• _What is required_
Reproduce the items unchanged, starting at the line that contains "How far off is the" and ending with the last item.
**** Excerpted data
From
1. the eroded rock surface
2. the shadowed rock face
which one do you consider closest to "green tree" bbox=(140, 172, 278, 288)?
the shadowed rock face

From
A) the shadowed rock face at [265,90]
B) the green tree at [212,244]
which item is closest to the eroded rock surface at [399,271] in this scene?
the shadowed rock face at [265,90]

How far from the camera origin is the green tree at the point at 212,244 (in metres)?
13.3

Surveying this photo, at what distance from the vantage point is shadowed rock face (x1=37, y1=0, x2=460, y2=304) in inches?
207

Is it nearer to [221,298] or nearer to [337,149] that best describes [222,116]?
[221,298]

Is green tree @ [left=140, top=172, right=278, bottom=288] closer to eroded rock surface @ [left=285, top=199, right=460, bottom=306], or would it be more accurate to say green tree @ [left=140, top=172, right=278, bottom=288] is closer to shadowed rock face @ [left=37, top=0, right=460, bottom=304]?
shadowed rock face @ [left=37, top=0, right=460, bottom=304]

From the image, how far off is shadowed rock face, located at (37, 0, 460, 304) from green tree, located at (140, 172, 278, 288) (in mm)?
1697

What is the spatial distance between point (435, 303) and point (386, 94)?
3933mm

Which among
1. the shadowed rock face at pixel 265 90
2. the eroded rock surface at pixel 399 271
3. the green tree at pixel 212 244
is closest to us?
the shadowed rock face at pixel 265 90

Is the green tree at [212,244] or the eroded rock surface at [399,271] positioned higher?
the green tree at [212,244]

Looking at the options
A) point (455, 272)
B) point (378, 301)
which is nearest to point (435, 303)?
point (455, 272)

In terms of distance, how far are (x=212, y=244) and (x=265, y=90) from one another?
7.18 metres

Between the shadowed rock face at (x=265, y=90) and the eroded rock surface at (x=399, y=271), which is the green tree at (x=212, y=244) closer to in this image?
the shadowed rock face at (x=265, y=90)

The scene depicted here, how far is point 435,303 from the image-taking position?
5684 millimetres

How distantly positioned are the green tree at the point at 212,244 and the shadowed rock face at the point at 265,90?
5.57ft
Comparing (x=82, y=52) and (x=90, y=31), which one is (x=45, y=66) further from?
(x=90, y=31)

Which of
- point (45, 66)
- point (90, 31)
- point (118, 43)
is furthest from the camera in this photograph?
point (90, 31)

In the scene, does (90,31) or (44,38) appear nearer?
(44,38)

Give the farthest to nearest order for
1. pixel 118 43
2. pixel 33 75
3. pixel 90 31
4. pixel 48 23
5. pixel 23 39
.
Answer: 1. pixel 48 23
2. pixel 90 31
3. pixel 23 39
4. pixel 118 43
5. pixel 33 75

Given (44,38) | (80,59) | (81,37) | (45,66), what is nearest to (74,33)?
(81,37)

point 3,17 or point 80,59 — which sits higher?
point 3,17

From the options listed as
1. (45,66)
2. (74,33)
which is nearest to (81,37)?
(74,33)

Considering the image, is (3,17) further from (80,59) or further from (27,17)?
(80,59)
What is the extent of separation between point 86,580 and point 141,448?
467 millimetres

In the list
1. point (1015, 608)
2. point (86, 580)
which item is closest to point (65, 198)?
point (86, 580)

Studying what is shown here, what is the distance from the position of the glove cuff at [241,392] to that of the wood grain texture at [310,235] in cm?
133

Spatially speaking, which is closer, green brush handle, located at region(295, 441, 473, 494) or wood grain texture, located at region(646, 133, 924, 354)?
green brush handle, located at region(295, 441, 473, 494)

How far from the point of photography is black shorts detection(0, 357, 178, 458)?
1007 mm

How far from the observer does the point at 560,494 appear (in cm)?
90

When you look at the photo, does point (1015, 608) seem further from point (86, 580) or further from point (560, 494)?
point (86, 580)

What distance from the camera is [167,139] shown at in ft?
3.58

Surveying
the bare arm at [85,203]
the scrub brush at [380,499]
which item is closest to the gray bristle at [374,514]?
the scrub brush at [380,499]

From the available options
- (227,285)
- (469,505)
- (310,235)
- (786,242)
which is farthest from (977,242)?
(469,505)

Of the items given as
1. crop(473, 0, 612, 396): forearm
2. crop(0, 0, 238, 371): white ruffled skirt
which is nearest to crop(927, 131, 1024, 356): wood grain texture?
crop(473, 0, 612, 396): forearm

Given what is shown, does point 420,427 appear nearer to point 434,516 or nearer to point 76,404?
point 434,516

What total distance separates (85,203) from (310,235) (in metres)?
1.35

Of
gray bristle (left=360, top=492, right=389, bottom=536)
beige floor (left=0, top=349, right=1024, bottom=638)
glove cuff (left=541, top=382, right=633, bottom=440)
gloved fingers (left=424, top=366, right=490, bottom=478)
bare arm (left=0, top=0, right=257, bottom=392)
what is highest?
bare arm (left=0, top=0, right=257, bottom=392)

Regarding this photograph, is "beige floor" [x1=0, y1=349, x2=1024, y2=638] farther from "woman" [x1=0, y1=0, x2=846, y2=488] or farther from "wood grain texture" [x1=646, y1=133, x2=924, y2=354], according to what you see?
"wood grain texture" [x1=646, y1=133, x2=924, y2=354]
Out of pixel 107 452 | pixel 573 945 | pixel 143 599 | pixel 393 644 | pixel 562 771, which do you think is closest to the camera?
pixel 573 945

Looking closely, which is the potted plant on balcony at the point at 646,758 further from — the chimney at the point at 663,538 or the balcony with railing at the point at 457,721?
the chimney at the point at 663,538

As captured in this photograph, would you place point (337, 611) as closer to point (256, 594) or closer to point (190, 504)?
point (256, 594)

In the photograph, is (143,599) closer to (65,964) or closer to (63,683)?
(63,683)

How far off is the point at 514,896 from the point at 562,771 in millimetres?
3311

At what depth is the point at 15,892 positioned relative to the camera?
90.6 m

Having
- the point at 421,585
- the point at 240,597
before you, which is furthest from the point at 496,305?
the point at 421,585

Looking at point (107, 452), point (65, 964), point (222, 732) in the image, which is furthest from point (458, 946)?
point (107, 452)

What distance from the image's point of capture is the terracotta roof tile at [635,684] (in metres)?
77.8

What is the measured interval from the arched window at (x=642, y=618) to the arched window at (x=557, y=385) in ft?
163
********
• _Task result_
How far off is the point at 514,896 from the point at 562,771 in millimetres?
3311

At what depth is the point at 15,892 positioned relative to the camera?
90.6 m

Having
- the point at 421,585
- the point at 240,597
before you, which is furthest from the point at 496,305?
the point at 421,585

Looking at point (107, 452), point (65, 964), point (222, 732) in the image, which is furthest from point (458, 946)?
point (107, 452)

What distance from the image's point of capture is the terracotta roof tile at [635,684] (in metres)?
77.8

What is the measured interval from the arched window at (x=642, y=618) to the arched window at (x=557, y=385) in ft?
163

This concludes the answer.